You could restructure your class to make the key explicit. This is more robust than simply concatenating the key values and avoids any additional object creation overhead at the point when you wish to store your Person instance in a Map, because you've eagerly created the key in advance.
public class Person {
public class Key {
private final String homeTown;
private final String sex;
private final String eyeColour;
public Key(String homeTown, String sex, String eyeColour) { ... }
public boolean equals(Object o) { /* Override to perform deep equals. */ }
public int hashCode() { /* Could pre-compute in advance if the key elements never change. */ }
}
private final Key key;
private final String name;
private final long height;
public Person(String homeTown, String sex, String eyeColour, String name, long height) {
this.key = new Key(homeTown, sex, eyeColour);
this.name = name;
this.height = height;
}
public Key getKey() {
return key;
}
public String getName() { return name; }
public long getHeight() { return height; }
}
Create an object to model your key. For example class PersonKey { String homeTown, sex, eyeColour } (getters and setters omitted for brevity)
Implement the equals and hashCode method for this object.
Use this object as the key in your Map.
Either remove the attributes from your Person object or replace them with a reference to your PersonKey object.
In addition, consider making the type of your map the following i.e. you don't need to specify what type of Set you are using as the key to your map.
Map<String, Set<Person>> = new HashMap<String, Set<Person>>();
And, if you are using a Set<Person> then you'll need to override equals and hashCode for the Person as well, otherwise the Set cannot correctly determine if two Person objects represent the same person or not, which is needed to make sure the collection contains only unique elements.

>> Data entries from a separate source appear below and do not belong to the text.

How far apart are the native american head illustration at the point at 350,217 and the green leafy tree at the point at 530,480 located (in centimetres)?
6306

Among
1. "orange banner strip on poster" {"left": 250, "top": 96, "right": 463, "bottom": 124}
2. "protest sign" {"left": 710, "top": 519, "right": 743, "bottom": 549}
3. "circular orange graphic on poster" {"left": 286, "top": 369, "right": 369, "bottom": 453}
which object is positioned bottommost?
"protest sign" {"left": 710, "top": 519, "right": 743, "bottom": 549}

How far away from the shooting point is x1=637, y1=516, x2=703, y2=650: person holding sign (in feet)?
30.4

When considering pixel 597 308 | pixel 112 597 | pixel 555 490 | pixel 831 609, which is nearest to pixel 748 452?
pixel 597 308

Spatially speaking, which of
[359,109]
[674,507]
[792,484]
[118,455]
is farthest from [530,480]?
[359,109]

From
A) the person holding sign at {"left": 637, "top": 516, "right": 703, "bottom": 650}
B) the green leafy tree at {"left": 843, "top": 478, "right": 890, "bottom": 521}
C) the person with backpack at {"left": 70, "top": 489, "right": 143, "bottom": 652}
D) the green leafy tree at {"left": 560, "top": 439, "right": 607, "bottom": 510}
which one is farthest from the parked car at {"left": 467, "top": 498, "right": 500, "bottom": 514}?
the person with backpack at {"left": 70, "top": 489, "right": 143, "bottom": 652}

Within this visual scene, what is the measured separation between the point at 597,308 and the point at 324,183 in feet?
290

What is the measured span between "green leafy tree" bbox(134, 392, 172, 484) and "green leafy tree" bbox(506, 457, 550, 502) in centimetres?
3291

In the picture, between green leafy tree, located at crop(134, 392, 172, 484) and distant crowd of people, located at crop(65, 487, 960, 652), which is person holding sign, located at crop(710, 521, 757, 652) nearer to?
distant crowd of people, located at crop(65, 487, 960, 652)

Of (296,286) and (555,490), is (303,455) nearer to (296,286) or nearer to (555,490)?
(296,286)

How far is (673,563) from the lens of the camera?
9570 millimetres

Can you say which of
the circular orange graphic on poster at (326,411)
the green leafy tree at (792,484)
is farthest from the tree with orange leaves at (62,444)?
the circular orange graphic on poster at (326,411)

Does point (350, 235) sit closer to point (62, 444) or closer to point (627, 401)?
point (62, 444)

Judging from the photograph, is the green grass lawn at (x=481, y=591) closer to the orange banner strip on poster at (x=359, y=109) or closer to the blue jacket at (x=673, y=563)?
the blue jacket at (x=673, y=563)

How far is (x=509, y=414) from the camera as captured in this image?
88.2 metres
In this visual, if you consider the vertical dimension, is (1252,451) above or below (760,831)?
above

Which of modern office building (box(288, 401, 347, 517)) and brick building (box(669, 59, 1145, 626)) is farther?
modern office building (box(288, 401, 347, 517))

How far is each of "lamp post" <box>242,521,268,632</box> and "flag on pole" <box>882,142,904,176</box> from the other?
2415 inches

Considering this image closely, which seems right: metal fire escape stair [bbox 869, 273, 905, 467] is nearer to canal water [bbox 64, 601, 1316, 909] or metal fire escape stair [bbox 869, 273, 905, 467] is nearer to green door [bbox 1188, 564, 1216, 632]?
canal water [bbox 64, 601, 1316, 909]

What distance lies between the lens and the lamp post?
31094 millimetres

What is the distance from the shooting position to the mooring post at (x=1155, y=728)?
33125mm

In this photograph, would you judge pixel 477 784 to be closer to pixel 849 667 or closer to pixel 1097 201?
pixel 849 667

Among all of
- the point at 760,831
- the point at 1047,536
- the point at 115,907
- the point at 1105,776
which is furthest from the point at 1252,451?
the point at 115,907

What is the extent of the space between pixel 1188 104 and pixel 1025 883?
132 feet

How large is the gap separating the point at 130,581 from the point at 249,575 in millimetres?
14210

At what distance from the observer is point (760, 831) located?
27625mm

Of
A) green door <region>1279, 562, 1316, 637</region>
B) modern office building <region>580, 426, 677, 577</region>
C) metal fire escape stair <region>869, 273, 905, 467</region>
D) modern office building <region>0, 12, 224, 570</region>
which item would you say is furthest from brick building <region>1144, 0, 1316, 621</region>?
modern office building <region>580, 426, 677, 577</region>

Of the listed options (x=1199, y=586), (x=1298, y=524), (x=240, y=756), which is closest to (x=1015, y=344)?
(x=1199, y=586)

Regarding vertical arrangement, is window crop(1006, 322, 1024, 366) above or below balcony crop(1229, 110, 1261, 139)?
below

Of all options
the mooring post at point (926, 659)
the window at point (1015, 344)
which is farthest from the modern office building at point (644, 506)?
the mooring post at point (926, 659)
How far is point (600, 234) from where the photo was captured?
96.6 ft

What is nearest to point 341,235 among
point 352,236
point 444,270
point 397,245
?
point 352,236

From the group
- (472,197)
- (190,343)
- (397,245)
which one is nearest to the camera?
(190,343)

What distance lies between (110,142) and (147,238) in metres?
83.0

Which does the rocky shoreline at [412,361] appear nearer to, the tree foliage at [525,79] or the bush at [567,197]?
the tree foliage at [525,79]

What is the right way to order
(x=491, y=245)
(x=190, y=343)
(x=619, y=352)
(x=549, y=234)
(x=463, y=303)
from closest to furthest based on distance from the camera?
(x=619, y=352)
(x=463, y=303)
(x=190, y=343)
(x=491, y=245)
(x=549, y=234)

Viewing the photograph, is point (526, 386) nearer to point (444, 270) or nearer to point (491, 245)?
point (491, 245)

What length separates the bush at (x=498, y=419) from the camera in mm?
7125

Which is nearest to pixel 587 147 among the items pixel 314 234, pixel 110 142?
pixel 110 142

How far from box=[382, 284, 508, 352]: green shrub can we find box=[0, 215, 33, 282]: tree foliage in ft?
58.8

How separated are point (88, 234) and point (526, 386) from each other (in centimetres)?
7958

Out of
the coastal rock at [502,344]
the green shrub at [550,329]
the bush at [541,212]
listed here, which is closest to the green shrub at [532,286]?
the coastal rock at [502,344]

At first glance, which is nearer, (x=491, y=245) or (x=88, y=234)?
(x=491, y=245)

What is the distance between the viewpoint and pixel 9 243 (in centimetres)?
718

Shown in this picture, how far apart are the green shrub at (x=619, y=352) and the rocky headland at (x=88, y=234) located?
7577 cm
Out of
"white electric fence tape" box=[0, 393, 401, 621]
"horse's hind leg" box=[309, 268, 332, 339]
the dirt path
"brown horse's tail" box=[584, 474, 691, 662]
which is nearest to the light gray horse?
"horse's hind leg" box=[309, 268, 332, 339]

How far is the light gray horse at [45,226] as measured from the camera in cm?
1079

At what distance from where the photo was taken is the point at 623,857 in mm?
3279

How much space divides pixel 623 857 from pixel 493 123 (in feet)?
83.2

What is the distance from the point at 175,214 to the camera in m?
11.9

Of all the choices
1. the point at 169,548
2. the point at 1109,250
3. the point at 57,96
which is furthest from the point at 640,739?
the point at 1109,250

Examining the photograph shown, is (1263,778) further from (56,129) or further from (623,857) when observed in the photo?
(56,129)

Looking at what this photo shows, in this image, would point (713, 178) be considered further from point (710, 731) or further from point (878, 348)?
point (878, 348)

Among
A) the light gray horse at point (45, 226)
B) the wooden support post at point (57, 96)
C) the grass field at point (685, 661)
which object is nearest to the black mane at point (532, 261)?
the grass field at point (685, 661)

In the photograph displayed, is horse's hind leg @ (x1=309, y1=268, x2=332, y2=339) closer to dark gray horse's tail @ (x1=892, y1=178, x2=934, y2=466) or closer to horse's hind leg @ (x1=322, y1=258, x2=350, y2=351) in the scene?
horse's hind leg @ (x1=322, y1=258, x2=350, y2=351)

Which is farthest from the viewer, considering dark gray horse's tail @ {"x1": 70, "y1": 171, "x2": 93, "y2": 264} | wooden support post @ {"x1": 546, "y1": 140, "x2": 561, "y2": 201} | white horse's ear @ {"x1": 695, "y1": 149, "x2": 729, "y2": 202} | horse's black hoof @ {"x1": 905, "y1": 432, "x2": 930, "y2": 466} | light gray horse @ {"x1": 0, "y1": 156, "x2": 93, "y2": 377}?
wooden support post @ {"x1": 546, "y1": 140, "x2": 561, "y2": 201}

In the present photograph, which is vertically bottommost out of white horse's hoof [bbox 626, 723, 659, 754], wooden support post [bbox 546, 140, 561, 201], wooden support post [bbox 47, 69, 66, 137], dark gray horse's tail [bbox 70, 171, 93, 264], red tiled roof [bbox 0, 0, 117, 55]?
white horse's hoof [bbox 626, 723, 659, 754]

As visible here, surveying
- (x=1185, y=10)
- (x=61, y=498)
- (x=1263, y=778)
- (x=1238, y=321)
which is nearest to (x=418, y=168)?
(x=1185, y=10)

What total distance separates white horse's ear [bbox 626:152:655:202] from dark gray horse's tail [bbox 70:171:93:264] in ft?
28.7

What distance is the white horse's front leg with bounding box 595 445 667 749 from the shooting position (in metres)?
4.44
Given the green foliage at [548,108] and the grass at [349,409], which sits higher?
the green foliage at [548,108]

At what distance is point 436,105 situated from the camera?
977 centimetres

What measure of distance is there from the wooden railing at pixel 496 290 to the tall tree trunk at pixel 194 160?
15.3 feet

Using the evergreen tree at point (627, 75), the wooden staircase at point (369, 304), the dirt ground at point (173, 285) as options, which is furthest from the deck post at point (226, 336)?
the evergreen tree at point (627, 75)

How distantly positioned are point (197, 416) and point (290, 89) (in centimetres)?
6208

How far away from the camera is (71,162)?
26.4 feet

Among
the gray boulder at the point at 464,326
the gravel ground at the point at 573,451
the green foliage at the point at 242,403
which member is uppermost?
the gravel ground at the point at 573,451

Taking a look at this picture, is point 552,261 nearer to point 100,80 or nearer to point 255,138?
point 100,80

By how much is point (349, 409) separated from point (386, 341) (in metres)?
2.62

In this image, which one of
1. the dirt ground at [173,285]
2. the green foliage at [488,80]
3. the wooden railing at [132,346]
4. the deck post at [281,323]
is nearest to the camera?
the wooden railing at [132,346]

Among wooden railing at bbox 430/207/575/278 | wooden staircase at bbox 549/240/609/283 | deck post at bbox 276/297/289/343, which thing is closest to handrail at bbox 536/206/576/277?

org.apache.commons.collections.map.MultiValueMap
You can use guava's Sets.filter method to filter the person objects.
Example:
Person class:
public class Person {
String name;
String hometown;
int age;
public Person(String name, String hometown, int age) {
this.name = name;
this.age = age;
this.hometown = hometown;
}
#Override
public int hashCode() {
int hash = 17;
hash = 37 * hash + name.hashCode();
hash = 37 * hash + hometown.hashCode();
hash = 37 * hash + age;
return hash;
}
#Override
public boolean equals(Object obj) {
if (this == obj)
return true;
Person p;
if (obj instanceof Person)
p = (Person) obj;
else
return false;
if (this.name.equals(p.name) && this.hometown.equals(p.hometown)
&& this.age == p.age)
return true;
return false;
}
#Override
public String toString() {
StringBuilder b = new StringBuilder();
b.append("[name = ").append(name).append("\n");
b.append("home town = ").append(hometown).append("\n");
b.append("age = ").append(age).append("]");
return b.toString();
}
}
TestGuavaFilter class:
public class TestGuavaFilter {
public static void main(String[] args) {
Set<Person> set = new HashSet<Person>();
set.add(new Person("emil", "NY", 24));
set.add(new Person("Sam", "NY", 50));
set.add(new Person("george", "LA", 90));
System.out.println(Sets.filter(set, new FilterHomeTown("NY")));
}
}
class FilterHomeTown implements Predicate<Person> {
String home;
public FilterHomeTown(String home) {
this.home = home;
}
#Override
public boolean apply(Person arg0) {
if (arg0.hometown.equals(this.home))
return true;
return false;
}
}
The advantage of using a filter is that you can filter Person object in any way ,suppose you want to filter only using home-town and not the other 2 attributes this will helpful.More over since guava's filter only produces a view of the the real Set,you can save memory.